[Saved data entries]
----

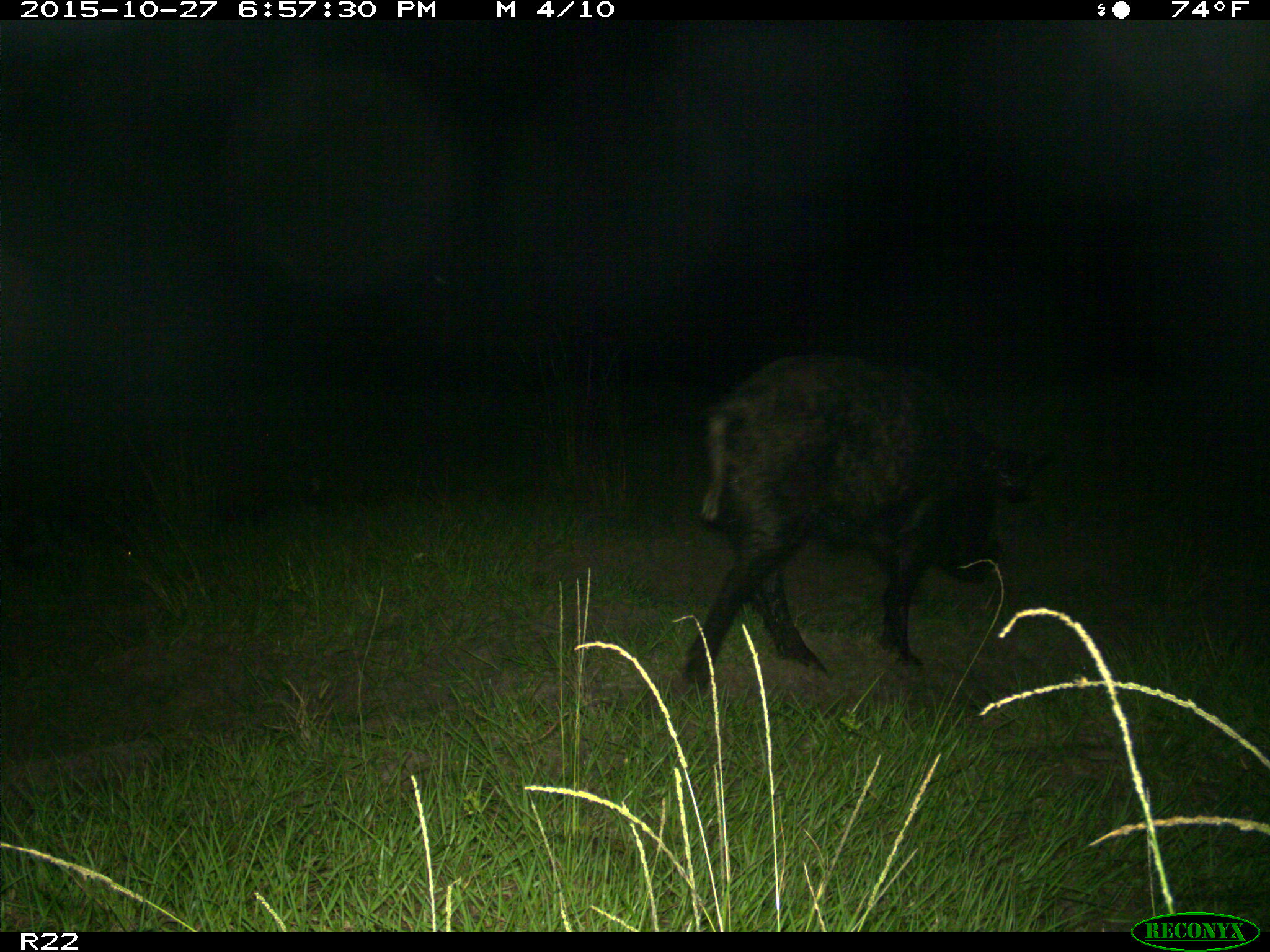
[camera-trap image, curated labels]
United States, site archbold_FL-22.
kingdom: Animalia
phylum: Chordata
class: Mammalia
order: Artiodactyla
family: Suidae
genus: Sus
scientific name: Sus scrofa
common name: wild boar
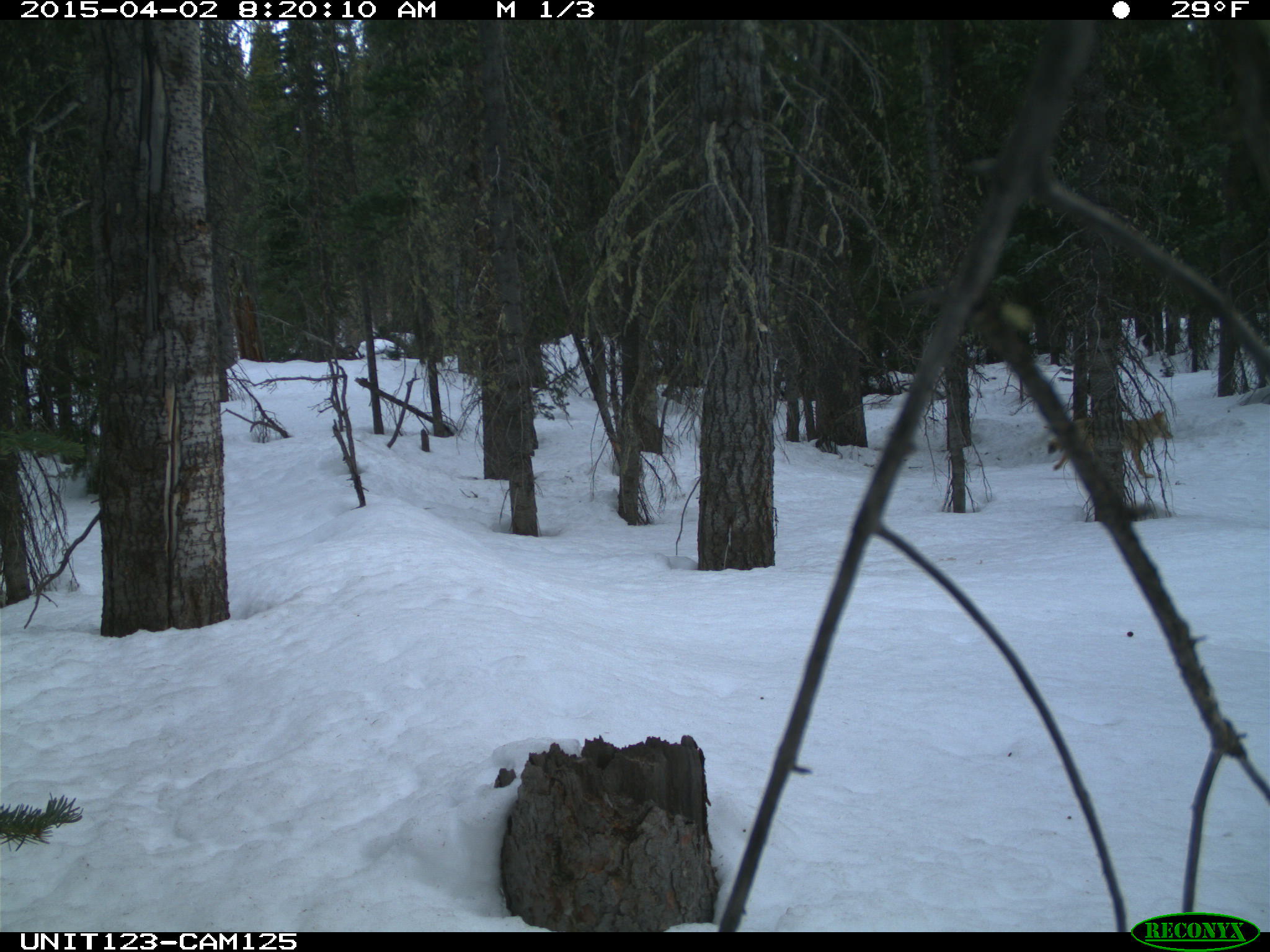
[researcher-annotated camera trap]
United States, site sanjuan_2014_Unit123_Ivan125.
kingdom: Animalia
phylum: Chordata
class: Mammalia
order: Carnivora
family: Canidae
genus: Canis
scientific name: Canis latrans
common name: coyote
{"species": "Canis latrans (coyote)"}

----

■ **PROBLEM REQUIREMENTS**: Quote exactly, and nothing besides, the lines from the one with "United States, site archbold_FL-22." through the end of the records above; include both ends and omit the pictures.

■ **WRITTEN ANSWER**:
United States, site archbold_FL-22.
kingdom: Animalia
phylum: Chordata
class: Mammalia
order: Artiodactyla
family: Suidae
genus: Sus
scientific name: Sus scrofa
common name: wild boar
[researcher-annotated camera trap]
United States, site sanjuan_2014_Unit123_Ivan125.
kingdom: Animalia
phylum: Chordata
class: Mammalia
order: Carnivora
family: Canidae
genus: Canis
scientific name: Canis latrans
common name: coyote
{"species": "Canis latrans (coyote)"}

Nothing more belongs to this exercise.